Gertrude Dowd was born in St. Paul, Minnesota, on June 29, 1903, and moved to King County with her family as a young girl. After earning a teaching certificate at Holy Names Academy in the 1920s, Dowd moved to the town of Nagrom, in Southeast King County, and taught in a two-room schoolhouse. She taught the first five grades, and had up to seven students, all from three families.
In 1929, she began teaching in Lester. The town was the largest community along the upper Green River, nestled deep in the Cascade Mountains. Like nearby settlements, Lester was developed in the 1880s to house crews needed to help trains climb the steep grade to the Stampede Tunnel. Later, logging operations helped the small communities grow. By the time Gertrude Dowd arrived, Lester was home to hundreds.
While in Nagrom, Gertrude had become friends with Frank Murphy, owner of the general store. They went on hikes together, but according to Gertrude, "There was no carrying on, of course." At the time, each of them was engaged to another person. They soon broke off these engagements.
Then World War II intervened. Frank was drafted and made it through the war, but soon after his return he was injured while working on a purse seiner. His leg got caught in a seine line, and was mangled so badly it had to be amputated. He returned to Lester to recuperate and to care for his father.
Gertrude left Lester in 1942 to care for her ailing mother and to teach in the Highline School District. She returned on weekends and vacations to see Frank. The two continued on with their friendship, and eventually, in 1956, got married. Gertrude moved back to Lester, and commuted to Highline until her retirement in 1963. The retirement didn’t last long, and soon she was teaching once again, this time in the Lester school.
Last in Lester
Big changes were happening to the town of Lester. The City of Tacoma had acquired the upper Green River for use as a watershed, and was buying up nearby land to keep it pristine. The last logging company closed down in the 1970s, and the rail line became less used. People began leaving town to find work elsewhere.
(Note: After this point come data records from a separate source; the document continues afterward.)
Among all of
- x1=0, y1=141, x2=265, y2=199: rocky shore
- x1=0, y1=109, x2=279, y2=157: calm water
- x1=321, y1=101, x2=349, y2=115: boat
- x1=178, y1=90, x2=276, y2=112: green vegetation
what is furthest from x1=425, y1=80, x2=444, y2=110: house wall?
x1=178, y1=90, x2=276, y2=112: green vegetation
Tacoma Public Utilities bought up the last of the railroad property in 1980. By this time, only 26 people lived in Lester, one of them being Gertrude Murphy. Her husband had since passed away. Gert remained active with the school, serving on its board.
In 1985, the state legislature determined that the education costs for such a small population were too expensive, and shut down the school. Gertrude traveled to Olympia to prevent the closure, but lost. Town residents kept moving away until only Gertrude Murphy and her niece, Mary Aucourt, remained.
Lester No More
As the last resident of Lester, Gertrude received notoriety of sorts. Reporters would often make their way up the river to interview her, and at one point she was invited to appear on David Letterman’s show. That interview was cancelled, which displeased Gertrude greatly. But old students would sometime drive up for a visit, bringing a smile to her face.
While the City of Tacoma was dismantling buildings throughout the town, Gertrude fought to put the 1886 train station on the state’s historic register. Sadly, vandals burned the building down. In 1993, Gert’s home burned down, and she moved to a small cabin a mile and a half from what had once been the center of town. “I call this a suburb of Lester,” she said.
In her 80s, Gertrude Murphy stayed in town until the winter, when she would then live with family members in Kent. But she couldn’t wait for the snows to end, as she was always "chomping at the bit" to return to Lester where the air was clean and it smelled so pretty. Each spring she'd return, until failing health made her trips less frequent. As she neared her century mark, her ailments became too great and she moved into the Bethany of the Northwest nursing home in Everett.
Gertrude Murphy passed away on September 29, 2002, and in some ways, so did Lester.